On our 2002 26RS furnace blows the 15 amp fuse. On this circuit is the range hood fan/light and the light over the sink. I disconnected the furnace at the furnace ran some jumper wires direct from furnace to power supply by the sink light and the fuse blew. This identified the furnace as the problem not the wiring. If I leave the furnace disconnected the fuse does not blow. Has anyone had this problem and discovered a solution ?

Pat


----------



## CamperAndy (Aug 26, 2004)

Does it only happen when you start the fan or any time it is connected??


----------



## Pat&Pat (Jul 31, 2005)

CamperAndy said:


> Does it only happen when you start the fan or any time it is connected??
> [snapback]47868[/snapback]​


Happens anytime it's connected.


----------



## CamperAndy (Aug 26, 2004)

Sounds like a dead short in the power wire to the furnace. You will need to disconnect it and check for grounds. Do you have a meter?


----------



## Ghosty (Jan 17, 2005)

There are only a few things on the trailer that I think are better left for the dealership to service -- and the furnace is at the top of it...

not being paranoid but you are talking about an appliance that combines gas and electricity and there isn't much room for error... and erors can be costly ,,,

if for some reason there is a fire or electrical short and the dealer reports that it looks like you worked on it earlier that will surely void your warranty...

just my .02


----------



## Pat&Pat (Jul 31, 2005)

CamperAndy said:


> Sounds like a dead short in the power wire to the furnace. You will need to disconnect it and check for grounds. Do you have a meter?
> [snapback]47878[/snapback]​










I do have a meter . I'll give that a try after I remove the couch to acces the furnace.
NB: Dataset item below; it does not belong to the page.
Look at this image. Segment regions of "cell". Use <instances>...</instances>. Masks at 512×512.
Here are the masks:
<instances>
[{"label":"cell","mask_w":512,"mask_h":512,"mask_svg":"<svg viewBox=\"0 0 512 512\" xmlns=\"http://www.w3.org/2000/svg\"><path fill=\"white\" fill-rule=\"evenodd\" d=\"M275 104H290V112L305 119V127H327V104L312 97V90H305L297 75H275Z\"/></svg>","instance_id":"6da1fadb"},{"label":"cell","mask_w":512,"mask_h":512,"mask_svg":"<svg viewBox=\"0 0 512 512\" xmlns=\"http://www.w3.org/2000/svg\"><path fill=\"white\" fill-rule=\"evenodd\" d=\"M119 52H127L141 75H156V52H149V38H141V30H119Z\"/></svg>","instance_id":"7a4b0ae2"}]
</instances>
Would you agree that the dead short is in the furnace since I ran some jumper wires from power source to furnace and the fuse would still blow ?

Pat


----------



## Katrina (Dec 16, 2004)

Pat&Pat said:


> CamperAndy said:
> 
> 
> > Sounds like a dead short in the power wire to the furnace. You will need to disconnect it and check for grounds. Do you have a meter?
> ...


Yep, It's in the furnace.


----------



## CamperAndy (Aug 26, 2004)

If the power wire is disconnected at the furnace and you install a fused jumper from the battery to the furnace and the fuse blows then the fault is in the furnace itself and not in the power wire from the fuse box to the furnace. This was the problem I suspected as it is very easy to hit the power wire with a staple or to have it damaged from pulling down the road.
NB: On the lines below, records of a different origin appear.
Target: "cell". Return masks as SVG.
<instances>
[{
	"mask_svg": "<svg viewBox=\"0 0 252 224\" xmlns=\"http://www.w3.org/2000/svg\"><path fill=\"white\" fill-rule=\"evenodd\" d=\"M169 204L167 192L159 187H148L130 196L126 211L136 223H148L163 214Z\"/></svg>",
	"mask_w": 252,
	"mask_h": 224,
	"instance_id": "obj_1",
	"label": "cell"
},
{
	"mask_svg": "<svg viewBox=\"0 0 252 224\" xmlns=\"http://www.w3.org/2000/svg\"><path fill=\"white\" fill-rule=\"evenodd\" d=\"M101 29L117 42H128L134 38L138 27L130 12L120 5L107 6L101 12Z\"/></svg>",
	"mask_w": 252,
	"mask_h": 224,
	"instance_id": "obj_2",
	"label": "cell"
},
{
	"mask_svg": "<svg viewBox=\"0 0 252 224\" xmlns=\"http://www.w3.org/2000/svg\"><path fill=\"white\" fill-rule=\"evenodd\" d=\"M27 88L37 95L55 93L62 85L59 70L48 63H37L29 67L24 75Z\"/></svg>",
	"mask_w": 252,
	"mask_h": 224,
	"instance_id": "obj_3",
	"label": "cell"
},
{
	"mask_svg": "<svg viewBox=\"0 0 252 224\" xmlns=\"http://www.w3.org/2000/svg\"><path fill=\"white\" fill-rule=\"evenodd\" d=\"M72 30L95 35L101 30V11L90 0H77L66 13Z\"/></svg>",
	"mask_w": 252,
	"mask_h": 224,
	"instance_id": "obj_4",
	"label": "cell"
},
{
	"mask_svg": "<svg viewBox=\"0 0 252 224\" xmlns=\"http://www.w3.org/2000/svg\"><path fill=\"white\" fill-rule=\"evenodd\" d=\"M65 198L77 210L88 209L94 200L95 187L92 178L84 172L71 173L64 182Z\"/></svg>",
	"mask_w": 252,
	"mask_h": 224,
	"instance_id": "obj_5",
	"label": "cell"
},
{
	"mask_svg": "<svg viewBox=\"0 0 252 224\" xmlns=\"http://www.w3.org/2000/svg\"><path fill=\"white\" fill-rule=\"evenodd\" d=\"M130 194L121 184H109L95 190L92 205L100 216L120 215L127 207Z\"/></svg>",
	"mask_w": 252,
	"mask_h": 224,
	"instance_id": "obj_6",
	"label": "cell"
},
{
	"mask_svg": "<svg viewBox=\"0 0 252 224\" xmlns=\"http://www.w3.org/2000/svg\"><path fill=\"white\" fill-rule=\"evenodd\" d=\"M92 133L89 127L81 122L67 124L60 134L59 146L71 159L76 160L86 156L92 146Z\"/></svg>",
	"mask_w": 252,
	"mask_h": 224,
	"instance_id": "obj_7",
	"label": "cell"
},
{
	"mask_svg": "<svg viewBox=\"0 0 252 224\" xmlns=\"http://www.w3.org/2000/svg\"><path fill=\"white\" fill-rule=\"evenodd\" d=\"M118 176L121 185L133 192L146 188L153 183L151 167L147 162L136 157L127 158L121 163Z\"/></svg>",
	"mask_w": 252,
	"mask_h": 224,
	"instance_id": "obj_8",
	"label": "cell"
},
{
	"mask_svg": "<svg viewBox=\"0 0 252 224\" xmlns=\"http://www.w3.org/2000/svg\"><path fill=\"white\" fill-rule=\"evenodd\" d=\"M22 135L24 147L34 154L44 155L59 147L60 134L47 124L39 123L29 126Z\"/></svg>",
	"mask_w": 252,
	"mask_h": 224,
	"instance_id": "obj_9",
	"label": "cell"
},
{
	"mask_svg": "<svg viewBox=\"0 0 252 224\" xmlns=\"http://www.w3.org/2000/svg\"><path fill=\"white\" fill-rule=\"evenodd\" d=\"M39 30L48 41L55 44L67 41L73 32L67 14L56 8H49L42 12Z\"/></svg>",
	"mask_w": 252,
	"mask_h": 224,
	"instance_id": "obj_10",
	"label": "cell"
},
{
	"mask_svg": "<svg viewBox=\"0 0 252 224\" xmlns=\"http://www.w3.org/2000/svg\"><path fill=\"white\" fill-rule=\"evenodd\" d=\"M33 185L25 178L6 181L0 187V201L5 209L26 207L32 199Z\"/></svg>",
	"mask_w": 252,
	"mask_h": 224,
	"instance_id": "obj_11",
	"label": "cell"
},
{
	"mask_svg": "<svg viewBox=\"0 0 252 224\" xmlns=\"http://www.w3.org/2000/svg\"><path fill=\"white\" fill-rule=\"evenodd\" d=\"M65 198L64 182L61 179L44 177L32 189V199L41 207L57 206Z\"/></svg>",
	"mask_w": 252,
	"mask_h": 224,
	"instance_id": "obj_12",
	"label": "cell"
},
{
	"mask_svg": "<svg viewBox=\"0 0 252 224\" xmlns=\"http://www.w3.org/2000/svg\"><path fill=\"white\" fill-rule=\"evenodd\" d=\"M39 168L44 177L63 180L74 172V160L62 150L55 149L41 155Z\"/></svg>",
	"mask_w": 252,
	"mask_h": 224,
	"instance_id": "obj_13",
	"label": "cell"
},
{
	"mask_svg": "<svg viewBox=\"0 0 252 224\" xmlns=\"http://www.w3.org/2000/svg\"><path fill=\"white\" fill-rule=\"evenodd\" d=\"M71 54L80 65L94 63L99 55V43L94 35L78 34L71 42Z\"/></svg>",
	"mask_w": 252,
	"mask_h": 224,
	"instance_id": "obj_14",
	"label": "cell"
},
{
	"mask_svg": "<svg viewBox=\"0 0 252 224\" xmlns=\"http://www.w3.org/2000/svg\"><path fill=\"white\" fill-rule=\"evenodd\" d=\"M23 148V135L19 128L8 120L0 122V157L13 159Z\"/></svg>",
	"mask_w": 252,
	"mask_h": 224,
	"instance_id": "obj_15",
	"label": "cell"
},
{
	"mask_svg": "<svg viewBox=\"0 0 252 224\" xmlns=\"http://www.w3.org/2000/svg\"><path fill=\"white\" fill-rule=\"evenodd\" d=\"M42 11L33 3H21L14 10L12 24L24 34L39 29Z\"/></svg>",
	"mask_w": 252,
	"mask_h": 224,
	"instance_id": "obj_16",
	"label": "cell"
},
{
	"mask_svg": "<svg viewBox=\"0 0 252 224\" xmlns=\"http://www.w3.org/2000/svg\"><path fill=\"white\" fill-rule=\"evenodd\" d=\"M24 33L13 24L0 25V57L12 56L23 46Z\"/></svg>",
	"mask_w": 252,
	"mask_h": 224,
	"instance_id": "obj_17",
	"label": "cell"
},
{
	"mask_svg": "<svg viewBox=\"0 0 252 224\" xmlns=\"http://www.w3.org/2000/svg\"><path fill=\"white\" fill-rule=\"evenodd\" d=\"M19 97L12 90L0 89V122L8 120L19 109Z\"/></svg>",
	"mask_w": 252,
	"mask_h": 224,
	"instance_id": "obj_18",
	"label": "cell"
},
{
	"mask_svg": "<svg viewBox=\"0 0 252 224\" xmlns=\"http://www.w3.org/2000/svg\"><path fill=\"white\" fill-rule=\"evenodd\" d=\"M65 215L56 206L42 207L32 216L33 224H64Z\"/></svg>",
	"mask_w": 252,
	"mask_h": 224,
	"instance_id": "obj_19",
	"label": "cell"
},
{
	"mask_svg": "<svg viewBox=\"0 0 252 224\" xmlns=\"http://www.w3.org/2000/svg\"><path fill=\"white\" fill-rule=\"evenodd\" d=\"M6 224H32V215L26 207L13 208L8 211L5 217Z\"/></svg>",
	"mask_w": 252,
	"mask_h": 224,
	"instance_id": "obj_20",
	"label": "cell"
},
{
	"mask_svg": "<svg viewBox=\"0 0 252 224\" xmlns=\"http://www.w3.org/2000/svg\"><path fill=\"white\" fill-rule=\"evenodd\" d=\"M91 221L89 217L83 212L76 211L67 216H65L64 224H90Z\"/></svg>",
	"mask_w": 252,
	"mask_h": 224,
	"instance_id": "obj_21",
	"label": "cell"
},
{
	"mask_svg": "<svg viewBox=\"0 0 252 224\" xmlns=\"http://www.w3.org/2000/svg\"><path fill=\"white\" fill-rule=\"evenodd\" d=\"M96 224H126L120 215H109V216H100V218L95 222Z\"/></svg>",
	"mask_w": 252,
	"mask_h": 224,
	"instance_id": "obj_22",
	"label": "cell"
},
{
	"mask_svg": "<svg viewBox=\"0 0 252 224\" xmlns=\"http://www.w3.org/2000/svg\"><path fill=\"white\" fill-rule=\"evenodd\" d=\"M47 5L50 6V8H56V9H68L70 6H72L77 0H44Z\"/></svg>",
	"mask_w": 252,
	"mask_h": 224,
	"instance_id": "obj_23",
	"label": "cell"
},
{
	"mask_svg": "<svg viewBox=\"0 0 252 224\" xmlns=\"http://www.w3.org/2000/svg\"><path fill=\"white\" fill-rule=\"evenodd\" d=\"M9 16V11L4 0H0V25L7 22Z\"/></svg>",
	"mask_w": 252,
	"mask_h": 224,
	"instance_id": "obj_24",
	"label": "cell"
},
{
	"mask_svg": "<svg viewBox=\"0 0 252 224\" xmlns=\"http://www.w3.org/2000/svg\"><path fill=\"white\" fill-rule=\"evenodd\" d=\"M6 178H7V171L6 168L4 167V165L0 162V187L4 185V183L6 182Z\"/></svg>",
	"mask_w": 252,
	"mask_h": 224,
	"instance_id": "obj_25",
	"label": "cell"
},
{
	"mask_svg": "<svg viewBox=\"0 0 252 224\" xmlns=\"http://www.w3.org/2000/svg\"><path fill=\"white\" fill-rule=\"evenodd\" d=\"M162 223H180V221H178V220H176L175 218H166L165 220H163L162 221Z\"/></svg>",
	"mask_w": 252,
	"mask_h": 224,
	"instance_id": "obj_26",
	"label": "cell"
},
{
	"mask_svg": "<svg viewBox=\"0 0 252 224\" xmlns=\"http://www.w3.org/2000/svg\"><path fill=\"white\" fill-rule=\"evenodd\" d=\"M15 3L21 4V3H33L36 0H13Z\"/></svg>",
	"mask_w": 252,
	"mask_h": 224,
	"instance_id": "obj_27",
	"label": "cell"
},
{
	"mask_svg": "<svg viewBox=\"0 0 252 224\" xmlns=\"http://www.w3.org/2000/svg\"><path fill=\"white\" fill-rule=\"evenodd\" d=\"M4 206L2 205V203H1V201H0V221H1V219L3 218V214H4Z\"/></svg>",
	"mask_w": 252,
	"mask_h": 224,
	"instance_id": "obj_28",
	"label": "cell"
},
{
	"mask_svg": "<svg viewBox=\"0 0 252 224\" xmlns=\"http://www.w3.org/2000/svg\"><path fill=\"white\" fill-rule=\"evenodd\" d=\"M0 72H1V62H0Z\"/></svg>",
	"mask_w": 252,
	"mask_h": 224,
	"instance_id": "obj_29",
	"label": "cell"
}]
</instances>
If the fault traces to the furnace and there are no obvious shorts then it is time for the dealer to get into it as it may need replacement.


----------



## rtavi (Jul 8, 2005)

[I just had this same problem Took it to dealerand they found battery had a bad cell so too little juice to run furnace blower and fuses would blow (dont ask me why) upon further investigation they found the converter was bad and it it overcharged battery and shorted out a cell. When I called to check on camper today they told me that they had replaced battery and converter with new ones at no charge. We were in warrenty since we had bought 5er last July 21.







By the way Country Creek Camper in Hattiesburg MS is a great place to do business with. I had a previous camper that I bought from them and they stood behind a $1100 axle damage incident that the RV Shield weasled out of. I will buy all my campers from them.


----------